Match, OkCupid and Tinder are a handful of digital platforms that promise to unite couples with the click of a button. In these virtual bar scenes, stolen glances are replaced with hasty swipes, and complex algorithms play the role of yenta.
Sometimes, in this illusory world where nothing is exactly as it seems, love happens, but for the most part, as people sort through profiles like the pages of a catalog, dating has become less ritual, and more of a numbers game– a numbers game where the odds are often stacked against African-American romantic hopefuls.
“I was talking to one of my friends. He was a white guy, attractive guy. He’d just been on Tinder for maybe a week or so and he had 40 or 50 matches already,” says Brian Gerrard, 26.
Last summer, Brian and his brother Justin Gerrard, 28, joined a small group of aspiring entrepreneurs who periodically met for dinner in New York City.
“Basically, just a small group of eight guys,” Brian recalls. “We were passionate about tech and wanted to start our businesses.”
It was during a random conversation with this group, about online dating, that the Gerrards were struck with inspiration.
“[There was] another guy. He’d just gotten on there. Equally attractive, Black guy—and he had like 4 or 5 matches,” says Brian.
Shortly after that conversation, the brothers, along with Jordan Kunzika, a first generation Angolan-American, created BAE , Before Anyone Else, a mobile dating app that caters specifically to African-American singles. The founders launched the app at Howard University in April, and received over 17,000 downloads in its first month, outperforming an early Tinder.
In spite of the egalitarianism that permeates millennial culture, and wide-spread acceptance of interracial couples, on-line dating is anything but color-blind.
“We interviewed some women, for example, who were on these mass market sites,” says Brian, “And they were getting harassed on the sites to some degree, overly-sexualized by guys on there. Most of the times these guys weren’t Black.”
In addition to being the subject of an unwanted fetish, statistics such as those recently compiled by dating mega-site OkCupid suggest that Black women fair the worst on dating sites.
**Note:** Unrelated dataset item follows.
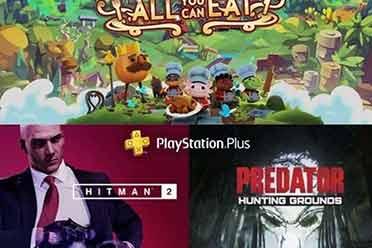 曝料:9月PS+会免游戏阵容!《杀手2》&《铁血战士》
According to the OkCupid study, “Black women reply the most, yet get by far the fewest replies. Essentially every race- including other blacks- singles them out for the cold shoulder.”
Circumstances are not much better for Black men given the marked preference for white men, among white, Asian and Hispanic women on mainstream dating sites. And for Black people seeking other Blacks, the pool is often too shallow to generate meaningful matches.
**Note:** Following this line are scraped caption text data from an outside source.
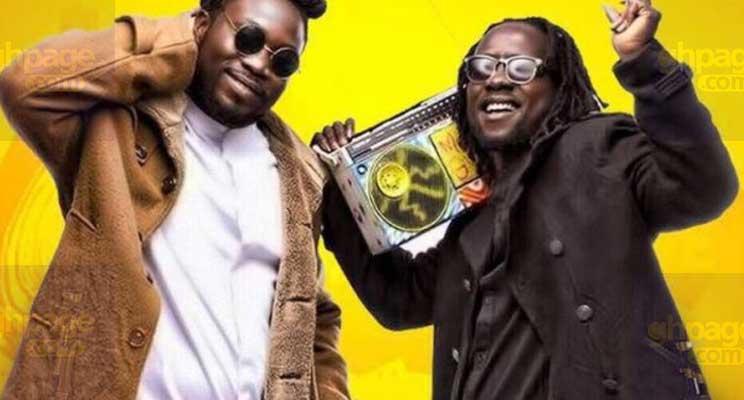 Wutah - Music duo, Wutah split again after short reunion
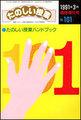 た)たのしい授業ハンドブック(10101)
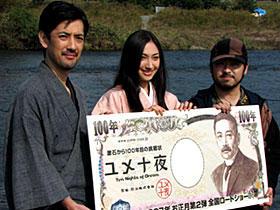 最後に完成した「ユメ十夜」の第三夜 (左から)堀部圭亮、香椎由宇、清水崇監督「ユメ十夜」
BAE’s founders understood the pain points within the African-American dating experience intimately, and set out to create an app that would not only generate downloads, but genuine connections too.
Like Tinder, BAE has a double opt-in feature, meaning potential suitors can only engage via chat if there is a match. Members are also limited to viewing 30 photos every eight hours, and an algorithm tracks user behavior in order to predict compatibility.
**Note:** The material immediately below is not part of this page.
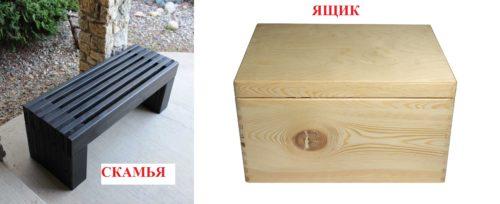 скамья и ящик для степ-ап дома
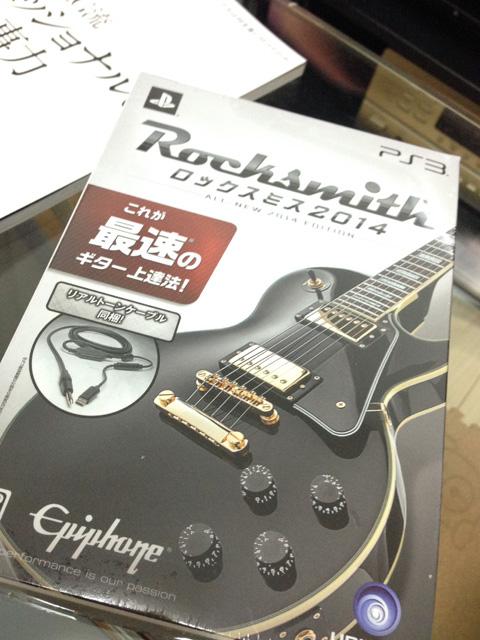 Rock Smith 2014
“There’s been over 10,000 matches on the app, tens of thousands of users, and tens of thousands of downloads,” says Brian, who quit his position at Nielsen to work on BAE full-time.
Justin, a graduate of Harvard, deferred his second year of Dartmouth’s Tuck Business School to invest time in the start-up. So far, the risks have come with great reward. The trio of Black male founders, a rarity in tech, say they are halfway through their seed round of funding, $30,000 of which came from placing first in Dartmouth’s pitch competition.
Going forward, the team is preparing for an HBCU college tour this fall that includes Howard, Hampton and North Carolina A&T among others.
“Our community wouldn’t be where it is today without the support from that initial Howard launch, from HBCU’s, so this is our way of introducing more people to the brand and thanking them,” Justin says.
During their tour, the team will make it a point to generate opportunities for college students interested in tech. BAE utilizes campus ambassadors, college students who help the team promote the app among Black college students and alumni, while receiving intern experience, sometimes even credits, and contacts in exchange.
“One of the things for us,” says Justin, “especially as a team of all people of color, is to provide meaningful opportunities when we visit campuses to talk about how to start a business, how to build an app, or other aspirations that [students] may have.”